En sixième lieu, si Mme D… soutient qu’elle a subi un préjudice d’agrément dès lors qu’elle a dû arrêter la pratique du volley-ball, du bricolage et du jardinage, elle ne produit aucune pièce justifiant de la pratique du volley-ball et, en ce qui concerne le bricolage ou le jardinage, elle ne saurait prétendre pour ces motifs à l’indemnisation d’un préjudice d’agrément, lequel n’a vocation à indemniser que des troubles spécifiques qui ne sont pas déjà pris en compte au titre du déficit fonctionnel permanent. Par suite, il n’y a pas lieu d’allouer à Mme D… une indemnité au titre du préjudice d’agrément.
En dernier lieu, Mme D… a engagé 480 euros de frais médicaux pour que le Dr E… établisse un rapport sur son état de santé le 21 octobre 2019, antérieurement à la désignation d’un expert par le tribunal.
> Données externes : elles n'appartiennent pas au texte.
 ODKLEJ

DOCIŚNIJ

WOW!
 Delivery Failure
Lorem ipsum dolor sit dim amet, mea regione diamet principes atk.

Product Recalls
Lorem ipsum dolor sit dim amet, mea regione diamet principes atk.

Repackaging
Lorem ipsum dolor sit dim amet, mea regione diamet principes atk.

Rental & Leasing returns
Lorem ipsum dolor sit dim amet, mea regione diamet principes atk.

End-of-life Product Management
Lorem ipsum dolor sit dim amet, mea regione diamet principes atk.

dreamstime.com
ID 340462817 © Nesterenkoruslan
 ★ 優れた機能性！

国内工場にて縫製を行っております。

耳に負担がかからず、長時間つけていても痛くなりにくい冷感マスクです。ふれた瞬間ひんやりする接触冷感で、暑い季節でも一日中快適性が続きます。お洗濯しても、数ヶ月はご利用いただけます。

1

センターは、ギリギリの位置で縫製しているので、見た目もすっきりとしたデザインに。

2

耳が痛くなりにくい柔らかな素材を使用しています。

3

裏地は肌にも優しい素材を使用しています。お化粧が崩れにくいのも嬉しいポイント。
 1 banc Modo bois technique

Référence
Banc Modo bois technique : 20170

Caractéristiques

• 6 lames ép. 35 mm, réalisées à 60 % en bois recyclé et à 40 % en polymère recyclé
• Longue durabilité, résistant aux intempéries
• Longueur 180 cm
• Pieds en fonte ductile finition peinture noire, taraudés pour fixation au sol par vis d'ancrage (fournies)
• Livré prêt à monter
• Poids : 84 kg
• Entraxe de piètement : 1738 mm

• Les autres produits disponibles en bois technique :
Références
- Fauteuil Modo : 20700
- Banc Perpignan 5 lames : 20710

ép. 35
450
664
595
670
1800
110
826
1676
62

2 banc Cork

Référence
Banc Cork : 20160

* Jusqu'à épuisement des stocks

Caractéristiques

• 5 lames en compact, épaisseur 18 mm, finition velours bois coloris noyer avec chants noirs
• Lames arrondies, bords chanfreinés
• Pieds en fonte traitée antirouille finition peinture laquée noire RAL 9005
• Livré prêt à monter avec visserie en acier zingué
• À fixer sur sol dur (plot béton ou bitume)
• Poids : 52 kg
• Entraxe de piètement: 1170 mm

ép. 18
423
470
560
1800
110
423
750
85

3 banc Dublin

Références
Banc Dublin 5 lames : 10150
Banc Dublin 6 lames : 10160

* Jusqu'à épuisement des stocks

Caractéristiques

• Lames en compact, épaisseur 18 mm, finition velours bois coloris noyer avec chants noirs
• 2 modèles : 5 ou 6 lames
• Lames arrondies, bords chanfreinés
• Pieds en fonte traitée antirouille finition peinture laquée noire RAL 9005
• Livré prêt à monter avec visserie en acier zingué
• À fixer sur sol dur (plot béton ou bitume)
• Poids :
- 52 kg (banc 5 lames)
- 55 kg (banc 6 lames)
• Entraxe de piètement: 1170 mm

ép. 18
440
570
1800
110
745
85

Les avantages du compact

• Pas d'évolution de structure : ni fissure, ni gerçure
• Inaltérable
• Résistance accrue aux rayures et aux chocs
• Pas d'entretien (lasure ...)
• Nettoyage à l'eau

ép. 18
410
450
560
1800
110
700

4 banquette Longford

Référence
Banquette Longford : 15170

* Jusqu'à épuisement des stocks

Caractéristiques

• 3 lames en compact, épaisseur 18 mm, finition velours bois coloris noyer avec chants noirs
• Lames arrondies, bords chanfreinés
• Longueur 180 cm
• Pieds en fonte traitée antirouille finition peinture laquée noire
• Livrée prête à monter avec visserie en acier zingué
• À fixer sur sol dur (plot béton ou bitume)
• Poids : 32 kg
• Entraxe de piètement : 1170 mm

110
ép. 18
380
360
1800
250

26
En outre, elle a engagé 2 400 euros de frais médicaux afin que le Dr B… l’examine et l’assiste lors de l’examen contradictoire du 23 mai 2022 au cabinet de l’expert judiciaire, frais justifiés par les notes d’honoraires de ces deux praticiens. Par suite, il sera fait une juste appréciation du préjudice né de ces frais divers en allouant à Mme D… une indemnité de 2 880 euros.
Il résulte de tout ce qui précède que Mme D… est fondée à demander une indemnisation des préjudices subis à hauteur de 39 879 euros.
Sur les dépens :
Aux termes de l’article R. 761-1 du code de justice administrative : « Les dépens comprennent les frais d’expertise, d’enquête et de toute autre mesure d’instruction dont les frais ne sont pas à la charge de l’Etat. Sous réserve de dispositions particulières, ils sont mis à la charge de toute partie perdante sauf si les circonstances particulières de l’affaire justifient qu’ils soient mis à la charge d’une autre partie ou partagés entre les parties. (…) ».
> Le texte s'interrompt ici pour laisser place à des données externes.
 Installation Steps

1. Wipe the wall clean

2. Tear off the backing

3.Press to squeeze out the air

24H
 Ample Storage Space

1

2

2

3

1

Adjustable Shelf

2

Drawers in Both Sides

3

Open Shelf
Les frais et honoraires de l’expertise ont été taxés et liquidés à la somme de 2 601,60 euros toutes taxes comprises (TTC) par une ordonnance de la première vice-présidente du tribunal administratif de Versailles du 17 octobre 2022. Il y a lieu de mettre ces frais à la charge définitive de l’Etat.
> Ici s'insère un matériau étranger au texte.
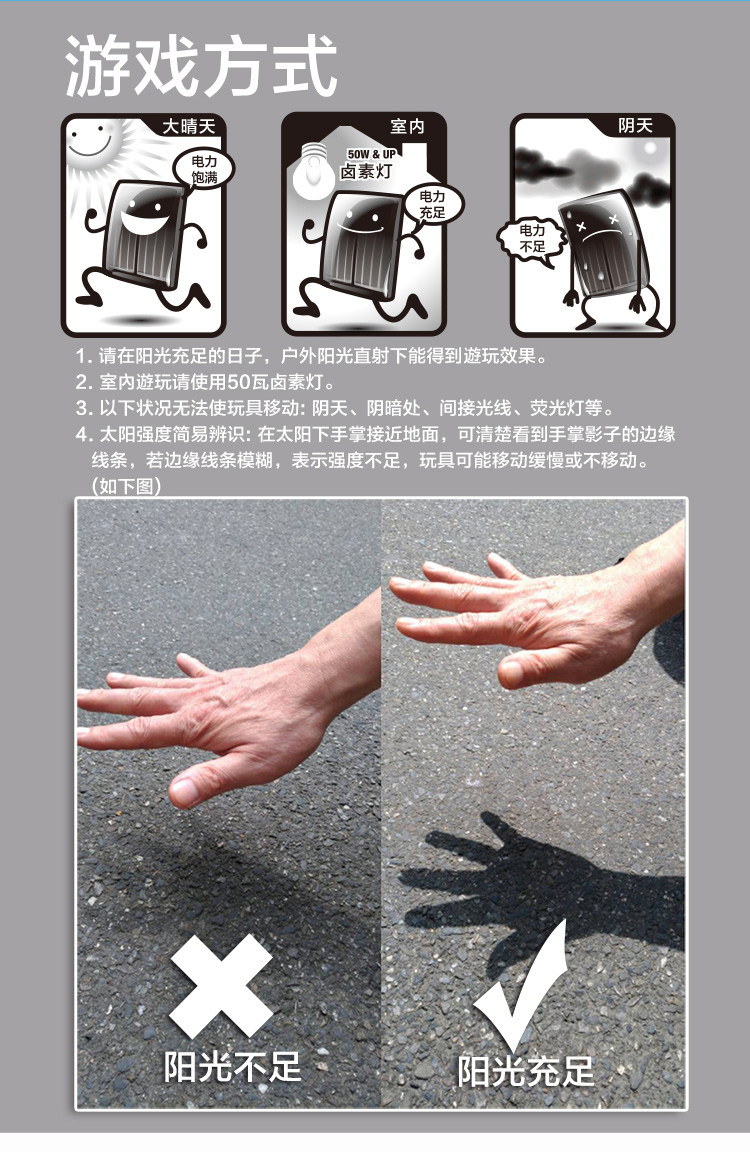 游戏方式

大晴天

电力饱满

室内

50W & UP
卤素灯

电力充足

阴天

电力不足

1. 请在阳光充足的日子，户外阳光直射下能得到遊玩效果。
2. 室内遊玩请使用50瓦卤素灯。
3. 以下状况无法使玩具移动: 阴天、阴暗处、间接光线、荧光灯等。
4. 太阳强度简易辨识: 在太阳下手掌接近地面，可清楚看到手掌影子的边缘线条，若边缘线条模糊，表示强度不足，玩具可能移动缓慢或不移动。(如下图)

阳光不足

阳光充足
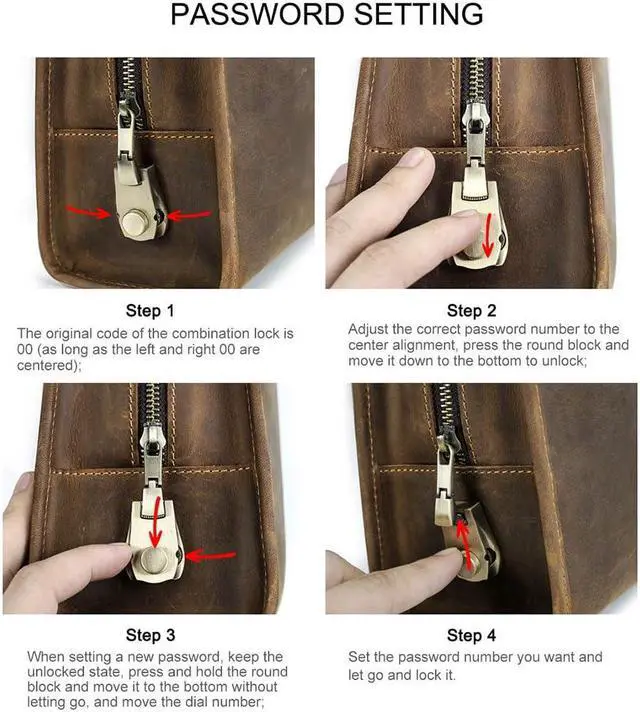 PASSWORD SETTING

Step 1
The original code of the combination lock is 00 (as long as the left and right 00 are centered);

Step 2
Adjust the correct password number to the center alignment, press the round block and move it down to the bottom to unlock;

Step 3
When setting a new password, keep the unlocked state, press and hold the round block and move it to the bottom without letting go, and move the dial number;

Step 4
Set the password number you want and let go and lock it.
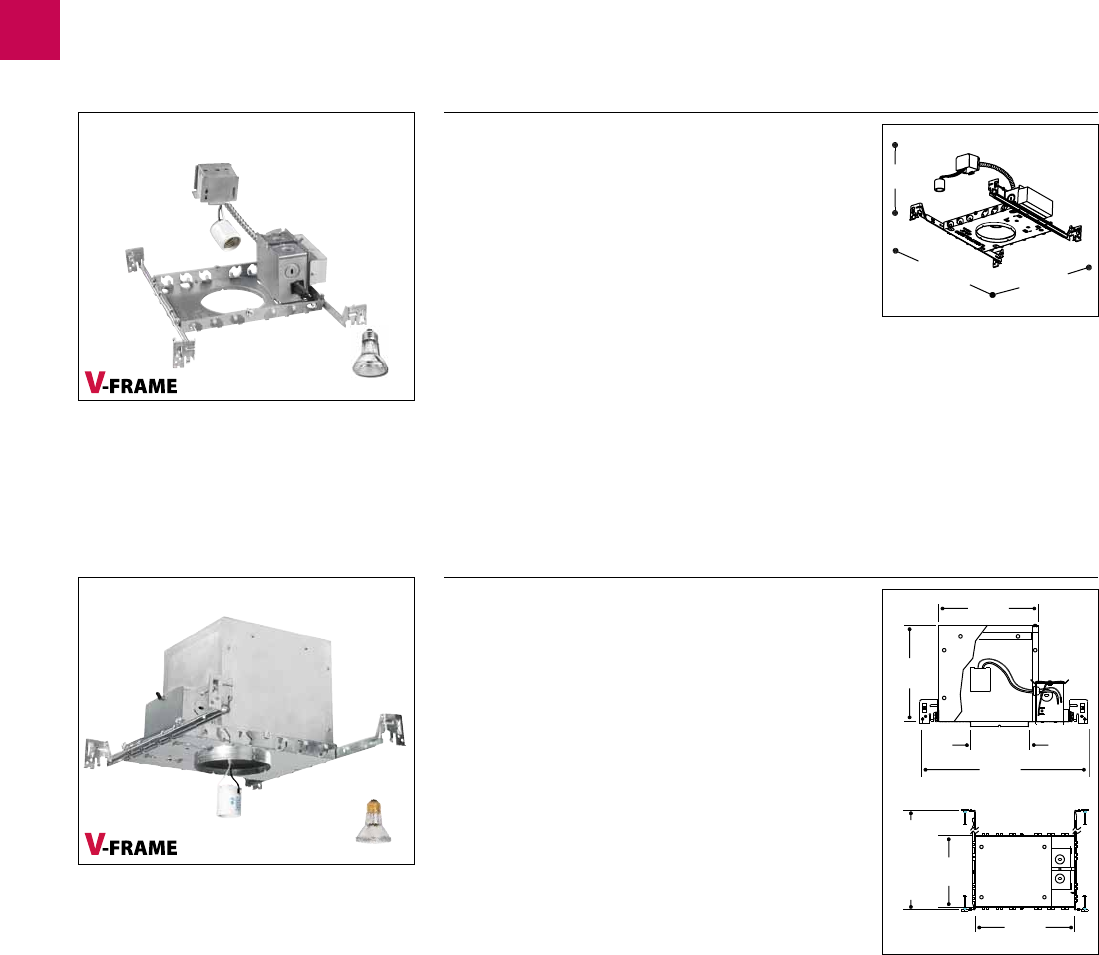 V-FRAME

V-FRAME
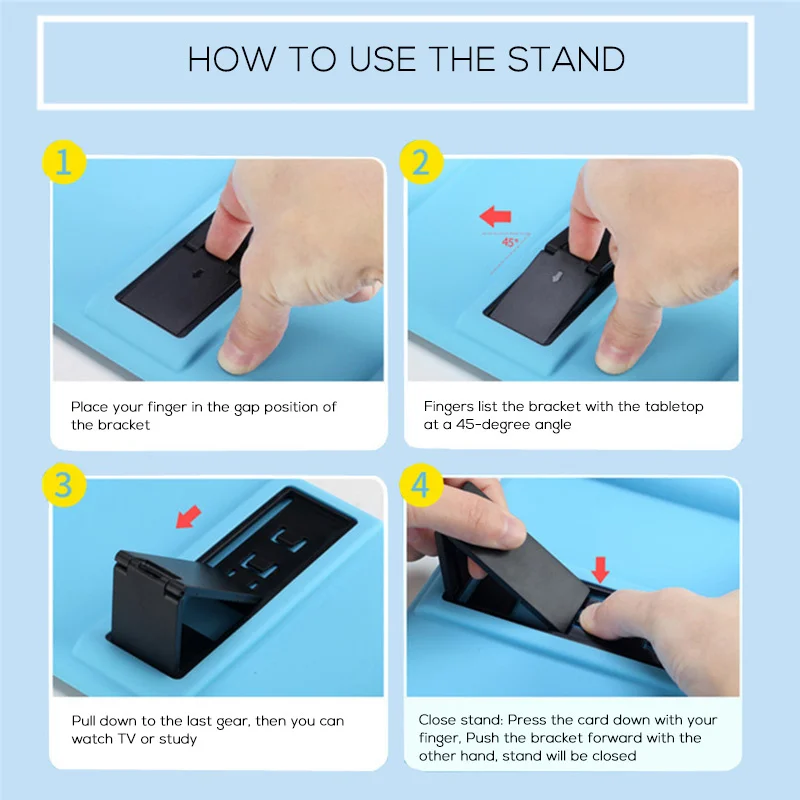 HOW TO USE THE STAND

1

Place your finger in the gap position of the bracket

2

45°

Fingers list the bracket with the tabletop at a 45-degree angle

3

Pull down to the last gear, then you can watch TV or study

4

Close stand: Press the card down with your finger, Push the bracket forward with the other hand, stand will be closed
Sur les frais liés au litige :
Dans les circonstances de l’espèce, il y a lieu de mettre à la charge de l’Etat une somme de 1 800 euros à verser à Mme D… au titre de l’article L. 761-1 du code de justice administrative.
D E C I D E :
Article 1er : L’Etat est condamné à verser à Mme D… la somme de 39 879 (trente-neuf mille huit cent soixante-dix-neuf) euros en réparation des préjudices subis.
Article 2 : L’Etat est condamné à verser à Mme D… la somme de 2 601,60 euros au titre des dépens.
Article 3 : L’Etat versera à Mme D… une somme de 1 800 euros au titre de l’article L. 761-1 du code de justice administrative.
Article 4 : Le surplus des conclusions de la requête est rejeté.
Article 5 : Le présent jugement sera notifié à Mme G… D… et au préfet de police.
Copie en sera adressée au ministre de l’intérieur.
Délibéré après l’audience du 24 octobre 2025, à laquelle siégeaient :
Mme Lepetit-Collin, présidente,
Mme Gosselin, présidente honoraire,
M. Perez, premier conseiller,
Rendu public par mise à disposition au greffe le 7 novembre 2025,
Le rapporteur,
signé
J-L Perez
La présidente,
signé
H. Lepetit-CollinLa greffière,
signé
I. de Dutto
La République mande et ordonne au ministre de l’intérieur en ce qui le concerne ou à tous commissaires de justice à ce requis en ce qui concerne les voies de droit commun contre les parties privées, de pourvoir à l’exécution de la présente décision.